> WHAT THE TASK REQUIRES:
Pick up the text below about canonical correlation analysis of miRNA gene and disease profiles after its last sentence, and write what comes next.

> TEXT PROVIDED:
+ + + + +
Table 3 Statistics of the datasets used in our manuscript
Fig. 2
figure 2

The degree distributions of miRNAs in miRNA-disease association dataset

Fig. 3
figure 3

The degree distributions of miRNAs in miRNA-gene interaction dataset

Method description

Construction of gene profiles and disease profiles for miRNAs

Suppose that we have a set of n miRNAs which included p target genes and q related disease features. Each miRNA can then be denoted by a target gene profile t = (t1, t2, t3, …, tp)T and by a disease profile d = (d1, d2, d3, …, dq)T, where ti (or dj) is represented for the presence or absence of gene (or disease) by 1 or 0, respectively.

Canonical correlation analysis (CCA)

Two linear combinations for target gene profiles and disease profiles are defined as ui = αTti and vi = βTdi (i = 1,2,3,…,n), where α = (α1, α2, α3, …, αp)T and β = (β1, β2, β3, …, βq)T are weight vectors. Our goal is to find weight vectors α and β which maximize the following canonical correlation coefficient:

$$ \rho = corr\left(u,v\right)=\frac{\sum_{i=1}^n{\alpha}^T{t}_i\bullet {\beta}^T{d}_i}{\sqrt{\sum_{i=1}^n{\left({\alpha}^T{t}_i\right)}^2}\sqrt{\sum_{i=1}^n{\left({\beta}^T{d}_i\right)}^2}} $$
(2)

where u and v are centered, respectively.

Let X denote the n × p matrix and Y denote the n × q matrix. Then the maximization problem can be formally rewritten as follows:

$$ \max imize\left\{{\alpha}^T{X}^T Y\beta \right\}\;\mathrm{subject}\ \mathrm{to}\ {\left\Vert \alpha \right\Vert}_2^2\le 1,{\left\Vert \beta \right\Vert}_2^2\le 1. $$
(3)
+ + + + +
(Spatial grounding records)
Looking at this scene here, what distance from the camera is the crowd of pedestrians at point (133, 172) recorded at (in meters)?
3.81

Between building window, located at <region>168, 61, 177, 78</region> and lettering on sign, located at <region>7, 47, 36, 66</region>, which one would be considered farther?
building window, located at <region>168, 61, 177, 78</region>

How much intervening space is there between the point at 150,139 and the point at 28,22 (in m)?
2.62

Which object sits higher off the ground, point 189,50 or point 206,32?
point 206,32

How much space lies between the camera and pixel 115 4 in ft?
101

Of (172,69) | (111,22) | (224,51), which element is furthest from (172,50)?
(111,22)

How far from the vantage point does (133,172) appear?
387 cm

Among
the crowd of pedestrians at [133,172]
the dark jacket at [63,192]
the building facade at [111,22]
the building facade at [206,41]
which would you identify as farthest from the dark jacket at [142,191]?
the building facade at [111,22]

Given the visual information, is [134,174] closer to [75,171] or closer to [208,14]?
+ + + + +
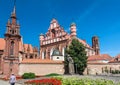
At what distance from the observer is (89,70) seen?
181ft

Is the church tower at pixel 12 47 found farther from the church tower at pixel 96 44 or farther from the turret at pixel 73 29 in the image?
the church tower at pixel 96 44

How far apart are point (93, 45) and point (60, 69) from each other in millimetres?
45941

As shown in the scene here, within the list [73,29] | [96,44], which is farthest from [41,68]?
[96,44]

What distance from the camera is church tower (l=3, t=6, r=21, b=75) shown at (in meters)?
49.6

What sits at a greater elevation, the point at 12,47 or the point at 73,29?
+ + + + +
> REPLY:
Canonical correlation analysis (CCA), developed by Hotelling [43], provided a solution to the problem. We consider it as ordinary canonical correlation analysis (OCCA). However, OCCA usually results in vectors α and β that are not sparse. We are interested in finding a linear combination of the variables in X and Y that has large correlation but is also sparse in the variables used. We therefore choose to add penalties in (2) and reconsider the maximization problem as:

$$ \max imize\left\{{\alpha}^T{X}^T Y\beta \right\}\;\mathrm{subject}\ \mathrm{to}\;{\left\Vert \alpha \right\Vert}_2^2\le 1,{\left\Vert \beta \right\Vert}_2^2\le 1,{\left\Vert \alpha \right\Vert}_1\le {c}_1\sqrt{p},{\left\Vert \beta \right\Vert}_1\le {c}_2\sqrt{q} $$
(4)

where c1 and c2 are parameters to control the sparsity. We refer to this as sparse canonical correlation analysis (SCCA).We applied a strategy of penalized matrix decomposition (PMD) [44] on the matrix Z = XTY to obtain the weight vectors α and β.

To compute multiple canonical variates, we performed PMD on the following Zk iteratively.

  1. 1.

    Let Z1 = XTY

  2. 2.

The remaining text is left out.